The novel coronavirus affects many people in particularly novel ways — some more than others. In my case, it’s been akin to sharing a name with a deadly hurricane. But worse.
My name is Brianna Kovit. I’m 19 years old, and COVID-19 is really trying it’s best to kill my vibe. Before going any further, I want to take a moment to thank the virus gods for waiting until college to drag my last name through the mud. It is duly appreciated.
Just before vacating my freshman year of college in Allentown, Pen. to quarantine at home on Long Island, I started to hear talk of COVID on the news. Despite the phonetic similarity between the name of the virus and my own, I tried to convince myself that these were obviously very different words.
Whenever I said COVID, I would place emphasis on the “D” sound: “covi-DUH.” See? Different!
I wondered if anyone in my life was making the linguistic connection and correlating it back to me. Was I the subject of whispers? If this went on, would people be afraid to associate with me? Would people think I could give them the virus? Can I sue all major news outlets for slander?
For a while, I kept daily tabulations on which name would prevail in public discourse, coronavirus or COVID. I also saw “Ms. Rona” and really hoped that would take off. But, alas, no matter how tightly I cross my fingers, coronavirus has too many syllables and, just my luck, COVID flows right off the tongue. (Still hoping that Ms. Rona can catch on.)
The first time my college roommate called me “Kovit-19,” I knew it wasn’t just me. Others could hear this too. Here I was, a nice college girl minding her own business, and all of a sudden my name is inextricably linked with the first major pandemic of the 21st century. Why me?!
Why not the Smith virus? Or Jones-19? At least then, the shame could be diffused among the many, instead of spotlighted on me and my equally astonished family members.
Are we famous or infamous? Is this what they mean when they talk about your 15 minutes of fame? Can’t wait for them to be up!
Since entering quarantine, nine out of 10 of my family’s grocery deliveries have come with a variation of “KOVID,” “COVIT,” and plain, “COVID” written on the boxes. If I weren’t in the situation I am, I’d take this to be a hate crime. Imagine getting a shipment of COVID to your door!
I have had multiple encounters on the dating app, Hinge, where the guy’s opening line is to tell me that my name sounds “eerily” similar to the virus. And who says romance is dead?
When I went to vote, I spelled my last name for the clerk and she still mistakenly typed it out as “K-O-V-I-D!” Can’t you hear it? It’s a ‘T’ not a ‘D’! ‘T’ as in testing center! “T’ as in transmission rate! ‘T’ as in toilet paper!
Thankfully, I’m 19 years old and my ego can handle this mild hit. The truth is, my family name, in its original form, is “Chovet,” the Yiddish word for honor. It comes from the word “Kavod” in Hebrew, which also means honor.

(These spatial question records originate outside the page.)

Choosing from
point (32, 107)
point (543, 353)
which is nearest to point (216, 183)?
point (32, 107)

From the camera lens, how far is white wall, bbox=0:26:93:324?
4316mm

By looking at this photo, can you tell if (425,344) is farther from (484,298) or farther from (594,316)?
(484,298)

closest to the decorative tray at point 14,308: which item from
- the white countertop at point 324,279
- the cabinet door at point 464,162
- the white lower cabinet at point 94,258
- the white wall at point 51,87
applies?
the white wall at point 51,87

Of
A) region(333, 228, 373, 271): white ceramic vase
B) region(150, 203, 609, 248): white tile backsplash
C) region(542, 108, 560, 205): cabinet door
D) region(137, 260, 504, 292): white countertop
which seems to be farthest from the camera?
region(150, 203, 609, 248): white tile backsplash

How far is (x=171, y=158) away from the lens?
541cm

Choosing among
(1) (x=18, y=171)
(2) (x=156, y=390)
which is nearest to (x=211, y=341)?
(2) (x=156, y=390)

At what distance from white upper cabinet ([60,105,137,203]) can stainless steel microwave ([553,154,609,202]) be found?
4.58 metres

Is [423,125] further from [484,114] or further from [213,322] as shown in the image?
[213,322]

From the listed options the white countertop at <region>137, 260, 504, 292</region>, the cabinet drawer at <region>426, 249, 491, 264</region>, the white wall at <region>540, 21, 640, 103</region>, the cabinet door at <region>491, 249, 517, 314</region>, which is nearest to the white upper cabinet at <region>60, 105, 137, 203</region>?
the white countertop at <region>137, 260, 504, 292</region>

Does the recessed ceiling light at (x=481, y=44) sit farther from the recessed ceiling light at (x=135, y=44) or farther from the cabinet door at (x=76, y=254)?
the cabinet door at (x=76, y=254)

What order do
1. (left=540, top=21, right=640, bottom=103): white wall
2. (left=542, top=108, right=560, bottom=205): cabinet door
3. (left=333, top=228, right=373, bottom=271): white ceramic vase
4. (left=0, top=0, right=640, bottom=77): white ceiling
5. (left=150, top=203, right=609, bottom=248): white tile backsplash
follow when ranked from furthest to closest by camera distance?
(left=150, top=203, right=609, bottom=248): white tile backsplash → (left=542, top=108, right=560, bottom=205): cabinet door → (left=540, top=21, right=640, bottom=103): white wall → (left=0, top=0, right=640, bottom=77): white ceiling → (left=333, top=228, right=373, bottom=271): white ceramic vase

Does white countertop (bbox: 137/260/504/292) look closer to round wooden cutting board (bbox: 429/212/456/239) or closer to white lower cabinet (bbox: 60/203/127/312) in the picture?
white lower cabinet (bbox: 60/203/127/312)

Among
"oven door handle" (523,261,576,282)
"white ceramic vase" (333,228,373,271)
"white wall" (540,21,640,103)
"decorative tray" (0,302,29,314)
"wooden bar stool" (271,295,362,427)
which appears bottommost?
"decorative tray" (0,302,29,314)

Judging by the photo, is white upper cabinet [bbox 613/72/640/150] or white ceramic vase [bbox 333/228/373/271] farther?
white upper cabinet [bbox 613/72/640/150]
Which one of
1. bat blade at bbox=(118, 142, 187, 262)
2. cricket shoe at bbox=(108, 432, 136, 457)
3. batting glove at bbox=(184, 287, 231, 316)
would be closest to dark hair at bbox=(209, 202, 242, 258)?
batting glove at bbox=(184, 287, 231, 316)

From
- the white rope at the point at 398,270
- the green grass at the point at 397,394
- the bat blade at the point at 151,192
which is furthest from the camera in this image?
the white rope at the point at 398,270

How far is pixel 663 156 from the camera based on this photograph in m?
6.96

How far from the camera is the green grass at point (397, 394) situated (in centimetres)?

When my great-grandfather arrived at Ellis Island from Poland, the immigration officer presumably could not understand the guttural “Ch” sound of Yiddish, and thus anglicized it to Kovit. For that, despite any freaky similarity to a pandemic, I’ll always carry my name as it was intended, with honor.
That being said, I am very much looking forward to Ms. Rona — it will catch on! — exiting the stage. But until that happens, I will count down the days to my 20th birthday, when I will no longer be Kovit-19.